Response to reviewers’ comments

As requested by the reviewer, comments addressing points 4 and 5 have been included within the discussion at lines 574-589 and 561-562 respectively.

Reviewer 5 Report

The authors have addressed all of this Reviewer's concerns in the coverletter. However, some of the points regarding justification of the experimental design still need to be included in the manuscript itself.

Please add brief comments (based on the responses in the coverletter) to the Methods section concerning points 1, 2, 3 (please add refs to 'Based on a conventional 470 threshold reported in literature, only cells containing >10 foci were considered positive.') and 7.

Author Response

REVIEWER 5

The authors have addressed all of this Reviewer's concerns in the coverletter. However, some of the points regarding justification of the experimental design still need to be included in the manuscript itself.

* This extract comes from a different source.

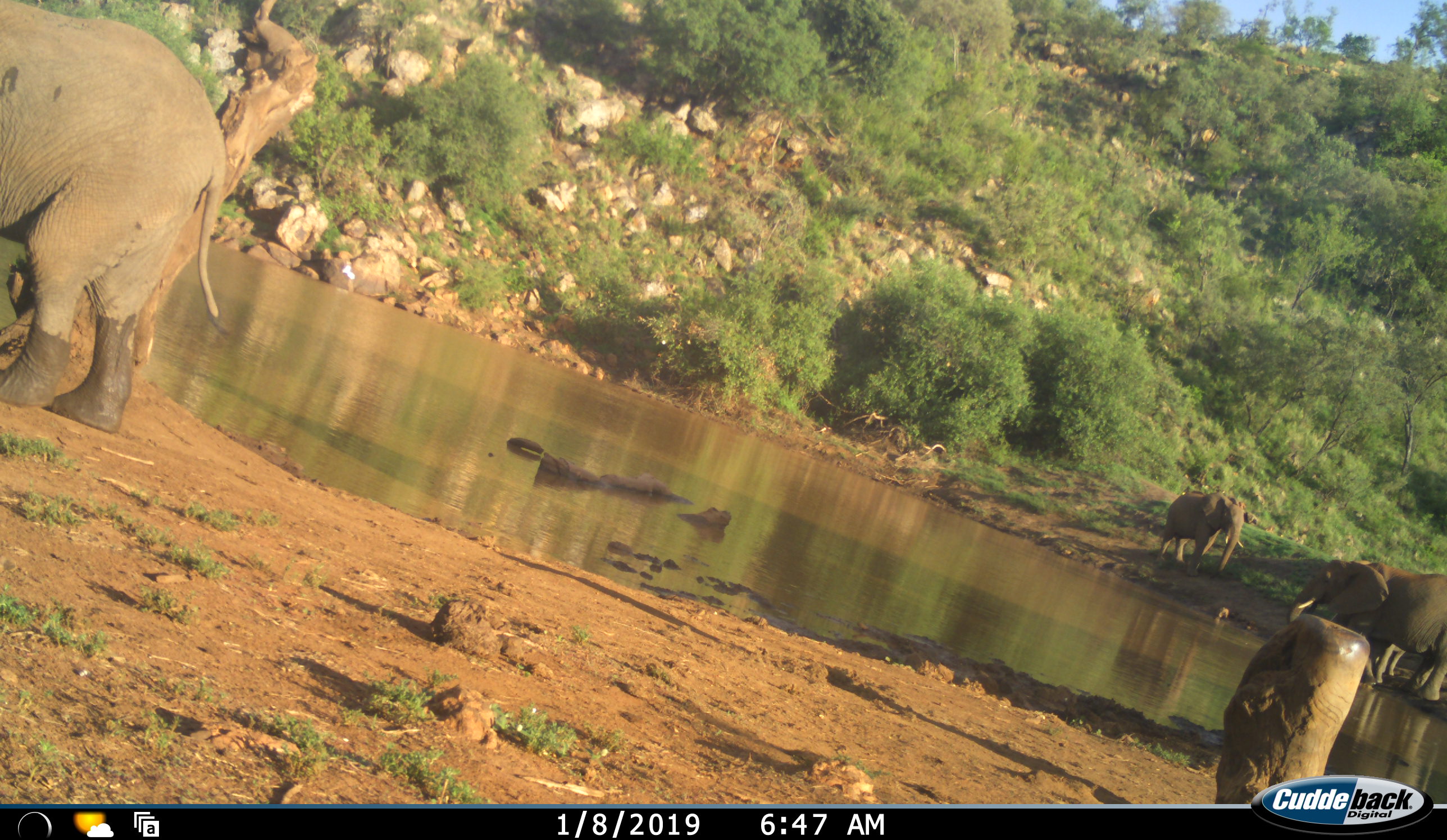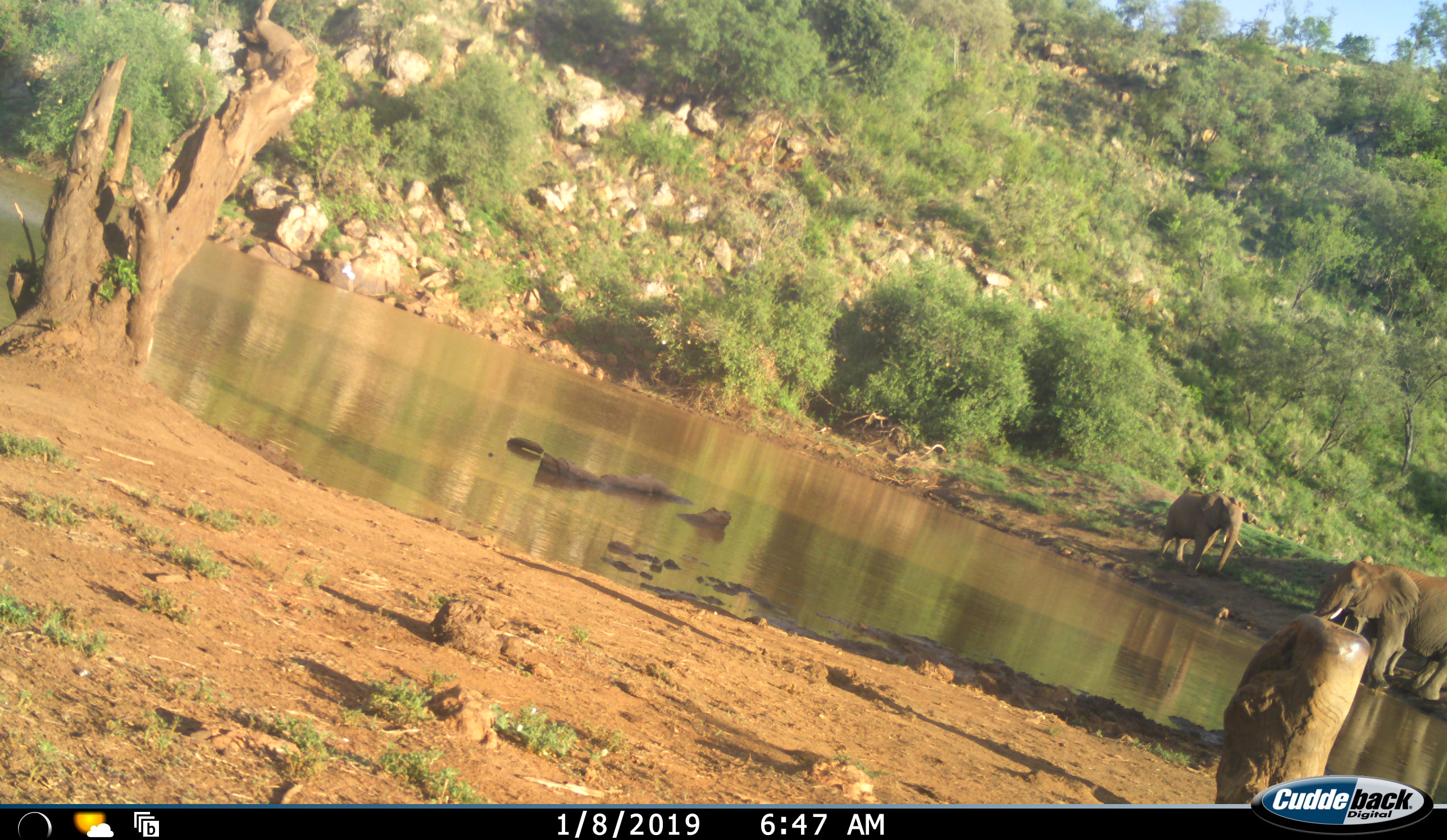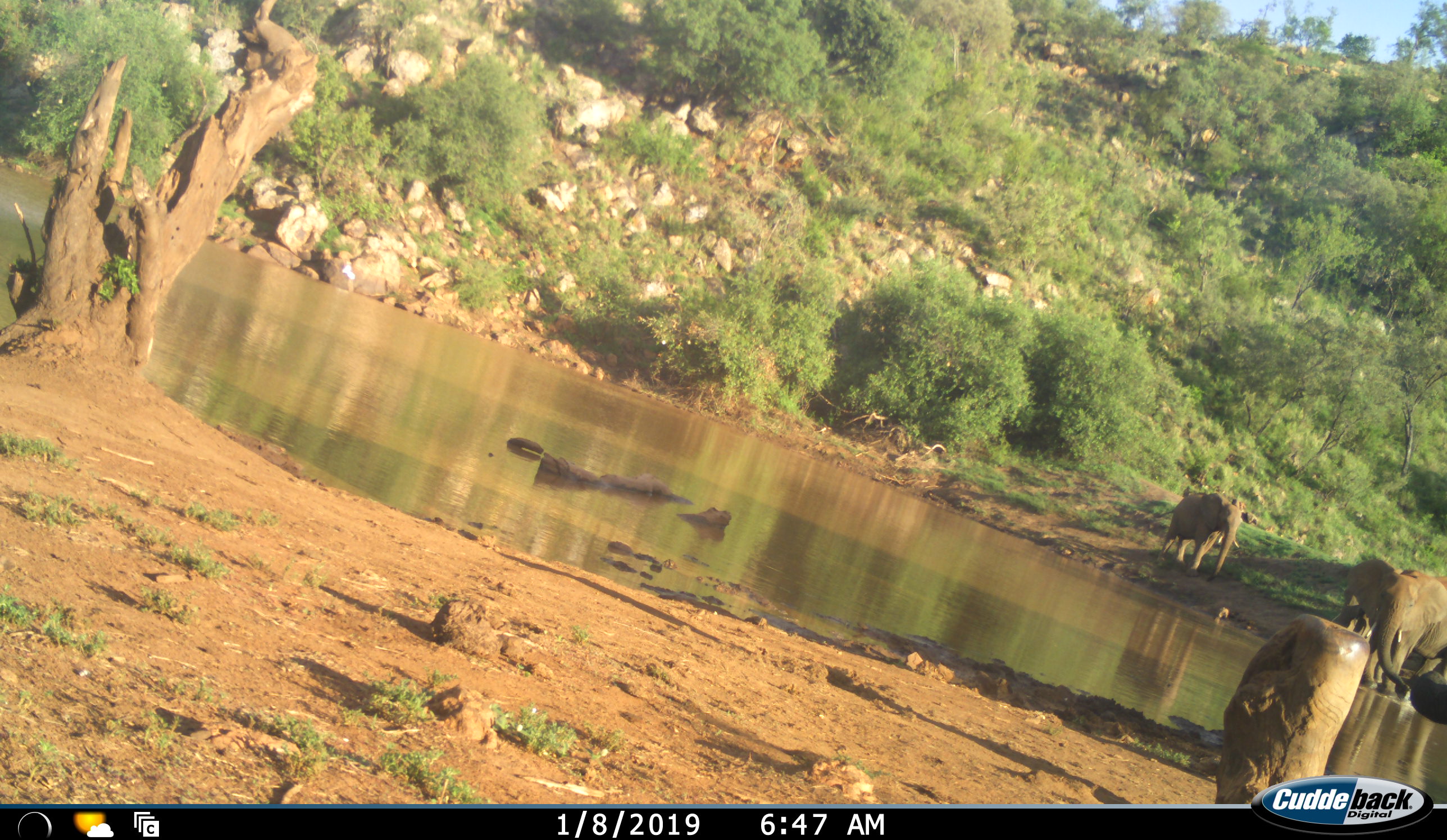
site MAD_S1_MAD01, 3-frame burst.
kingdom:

Please add brief comments (based on the responses in the coverletter) to the Methods section concerning points 1, 2, 3 (please add refs to 'Based on a conventional 470 threshold reported in literature, only cells containing >10 foci were considered positive.') and 7.

Response to reviewers’ comments

As suggested by the reviewer, comments concerning points 1,2, 3, and 7 have been added to the manuscript at lines 663-664, 667-669, 732-733, and 624-626, respectively. Moreover, references have been provided for foci threshold as requested (line 737).